В небо то и дело взмывали сотни осветительных ракет: немецкие пулеметчики и артиллеристы бесновались. Над нами кружил самолет-разведчик. Долго мы с Поляковым ломали голову, как обмануть врага, незаметно сняться с места и отвести танки в лес.
Выручил нас вечно молчавший заместитель по технической части Дмитриев. Он отыскал где-то в тылах трактор «Ворошиловец». Мы запустили его. Неистовый гул и рычание дизельного мотора, несмолкающий скрежет металла привлекли внимание немцев. В сторону села посыпались мины и снаряды. Хитрость удалась. Пока враг обстреливал село, танки повзводно отходили в лесок. Оттуда Коханюк повел их в назначенный район.
Видя, что танкисты уходят, пехотинцы заметно погрустнели.
— Трудно мне будет без вас, — признался комбат Поляков.
— Обороняться куда легче, чем наступать, — попробовал я успокоить его. — Окопайся поглубже, выкати свои сорокапятки, а там, глядишь, подойдет и твой полк.
— Так-то оно так… А все же помоги мне, браток, век не забуду!
И мы помогли Полякову — оставили два танка, которые он разместил в селе как свой подвижной резерв. Кроме того, я приказал трем экипажам оставаться в своих подбитых танках: их орудия еще могли вести огонь.
Стрелки заметно повеселели.
Пока мы с Поляковым расставляли танки и пулеметы, санитары во главе с фельдшером Лаптевым отправляли в тыл раненых, подбирали убитых. А зампотех Дмитриев с группой ремонтников подползал к подбитым танкам, прицеплял к ним. длинные тросы и оттаскивал в тыл.
Два танка, в том числе и тот, в котором сражался комиссар батальона, эвакуировать не удалось. Они находились на нейтральной полосе: между ручьем, за которым залегли гитлеровцы, и высотами, где окопалась наша стрелковая рота.
Приближался рассвет. Продолжать эвакуацию машин с поля боя стало невозможно.
Между тем судьба Ткачева, волновавшая всех нас, оставалась неясной. Одни говорили, что Ткачев остался в горящем танке. Другие утверждали, что видели его обожженным, тяжело раненным, но что в последнюю минуту, перед самым взрывом танка, кто-то извлек комиссара из горящей машины и потащил за обратные скаты высоты.

→ **Задание 1**: Перепишите дословно фрагмент записей, который начинается со строки, содержащей «金磨坊麻酱素毛肚18g*20包大包装老北京风味麻酱小米辣素毛肚魔芋图4», и заканчивается строкой, содержащей «めあり：尾道デリヘル スマイル -福山/デリヘル｜駅ちか！人気ランキング», включая обе эти строки. Картинки в ответ не переносите.

→ **Исходные данные**:
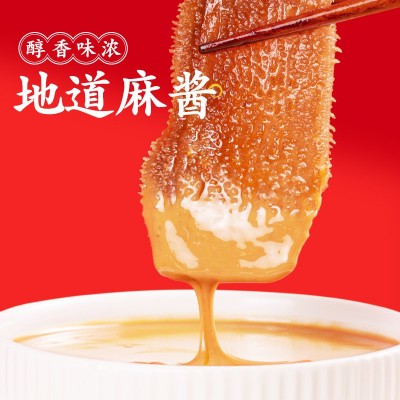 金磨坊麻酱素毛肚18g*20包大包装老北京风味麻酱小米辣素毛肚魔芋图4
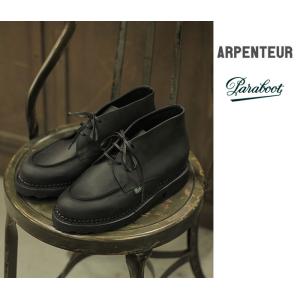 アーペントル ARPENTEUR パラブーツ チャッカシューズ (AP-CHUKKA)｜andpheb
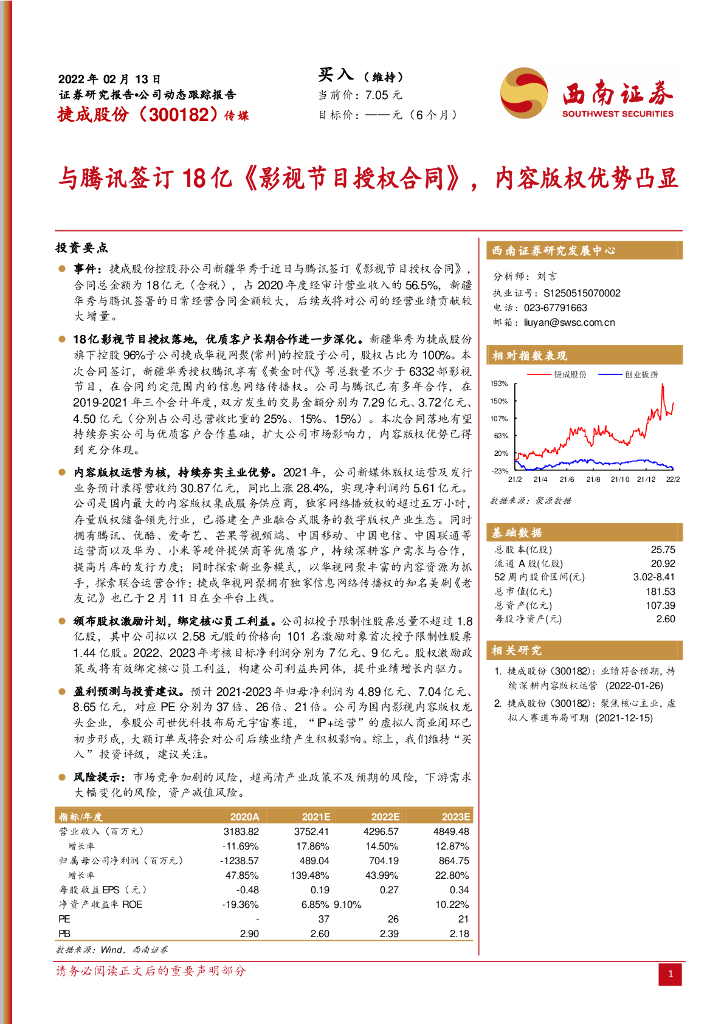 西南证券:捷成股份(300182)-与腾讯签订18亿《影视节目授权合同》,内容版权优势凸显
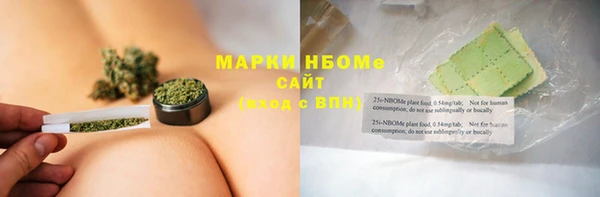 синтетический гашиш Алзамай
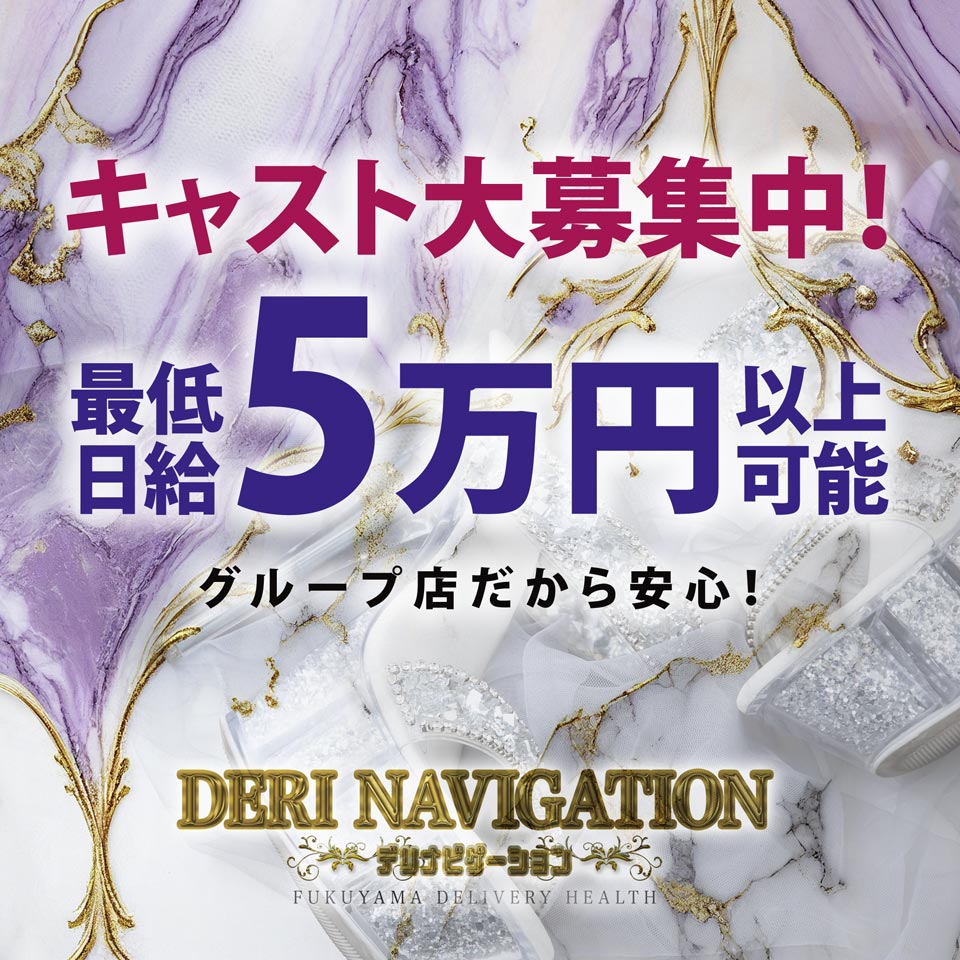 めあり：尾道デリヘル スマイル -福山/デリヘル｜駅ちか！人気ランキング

* * *

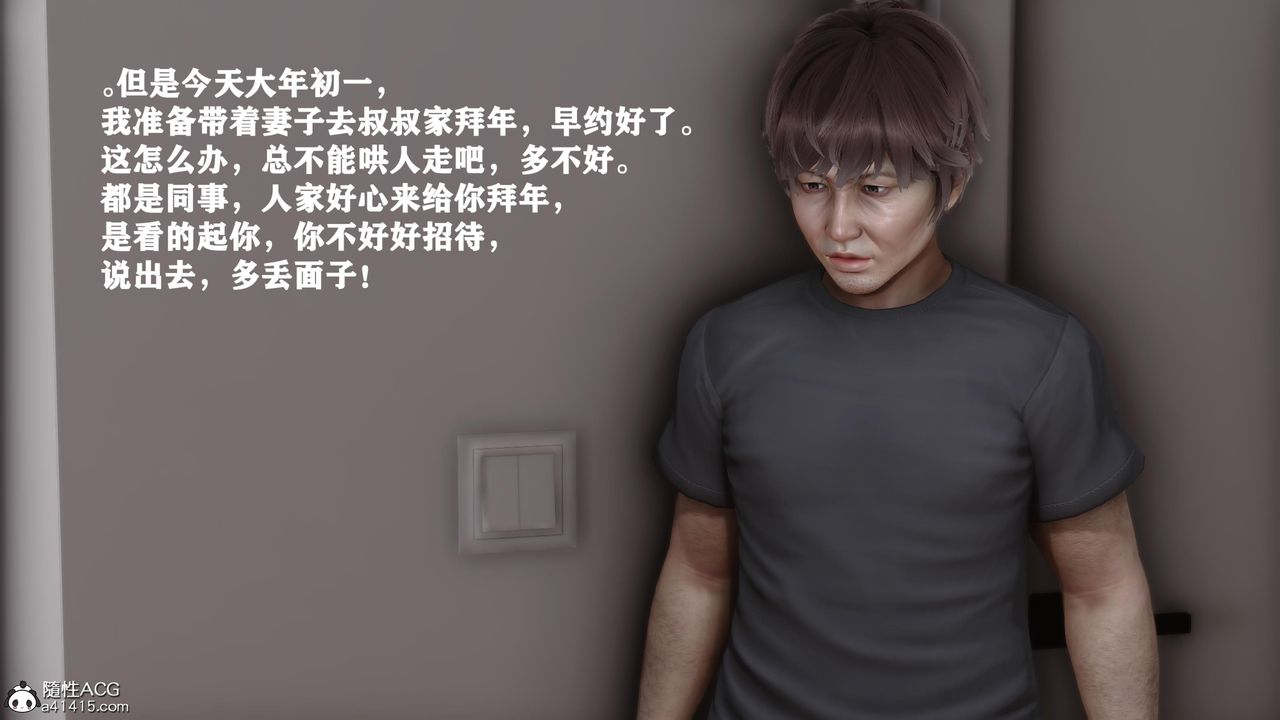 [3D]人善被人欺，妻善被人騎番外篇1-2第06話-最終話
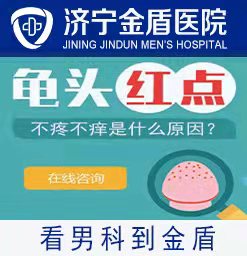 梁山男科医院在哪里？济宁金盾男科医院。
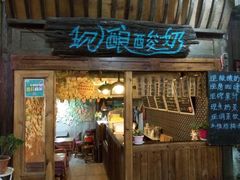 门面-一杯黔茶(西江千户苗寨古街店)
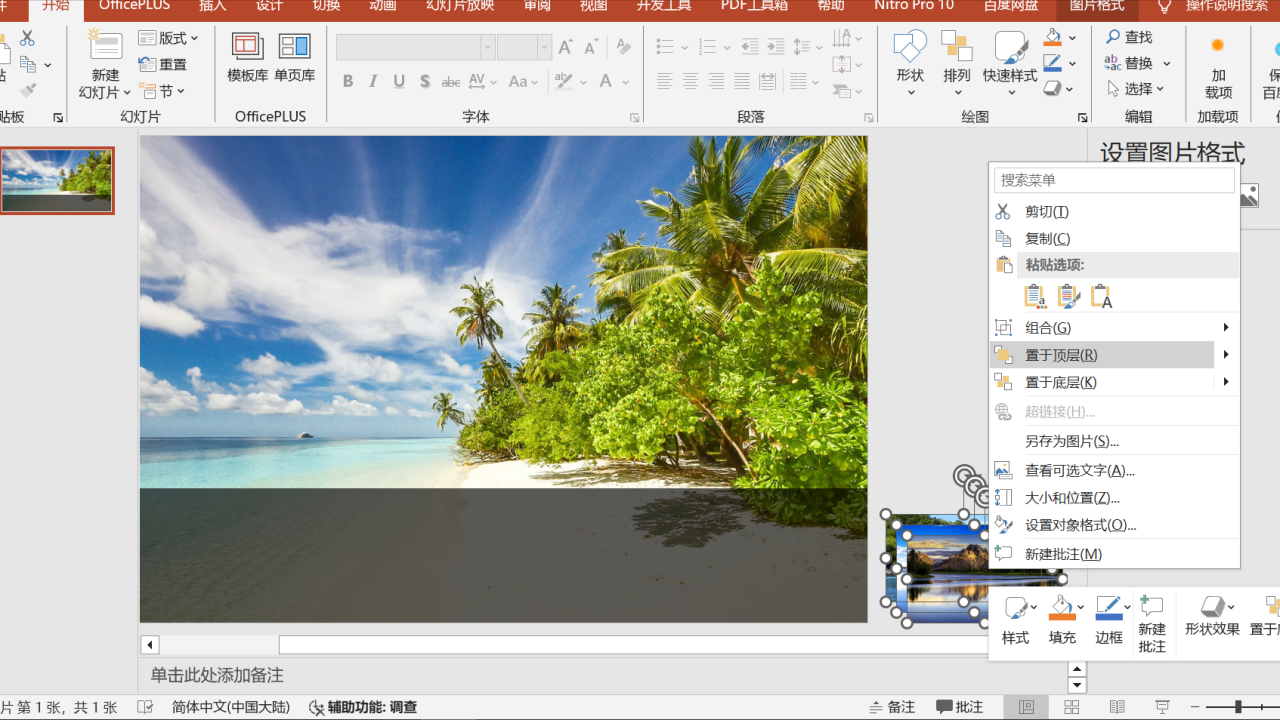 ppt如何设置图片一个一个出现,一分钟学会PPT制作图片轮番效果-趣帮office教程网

→ **Задание 2**: Пожалуйста, воспроизведите слово в слово часть отрывка о танкистах, которая начинается со слов «Два танка, в» и заканчивается словами «обратные скаты высоты.».

→ **Разбор решения 1**:
 金磨坊麻酱素毛肚18g*20包大包装老北京风味麻酱小米辣素毛肚魔芋图4
 アーペントル ARPENTEUR パラブーツ チャッカシューズ (AP-CHUKKA)｜andpheb
 西南证券:捷成股份(300182)-与腾讯签订18亿《影视节目授权合同》,内容版权优势凸显
 синтетический гашиш Алзамай
 めあり：尾道デリヘル スマイル -福山/デリヘル｜駅ちか！人気ランキング

→ **Разбор решения 2**:
Два танка, в том числе и тот, в котором сражался комиссар батальона, эвакуировать не удалось. Они находились на нейтральной полосе: между ручьем, за которым залегли гитлеровцы, и высотами, где окопалась наша стрелковая рота.
Приближался рассвет. Продолжать эвакуацию машин с поля боя стало невозможно.
Между тем судьба Ткачева, волновавшая всех нас, оставалась неясной. Одни говорили, что Ткачев остался в горящем танке. Другие утверждали, что видели его обожженным, тяжело раненным, но что в последнюю минуту, перед самым взрывом танка, кто-то извлек комиссара из горящей машины и потащил за обратные скаты высоты.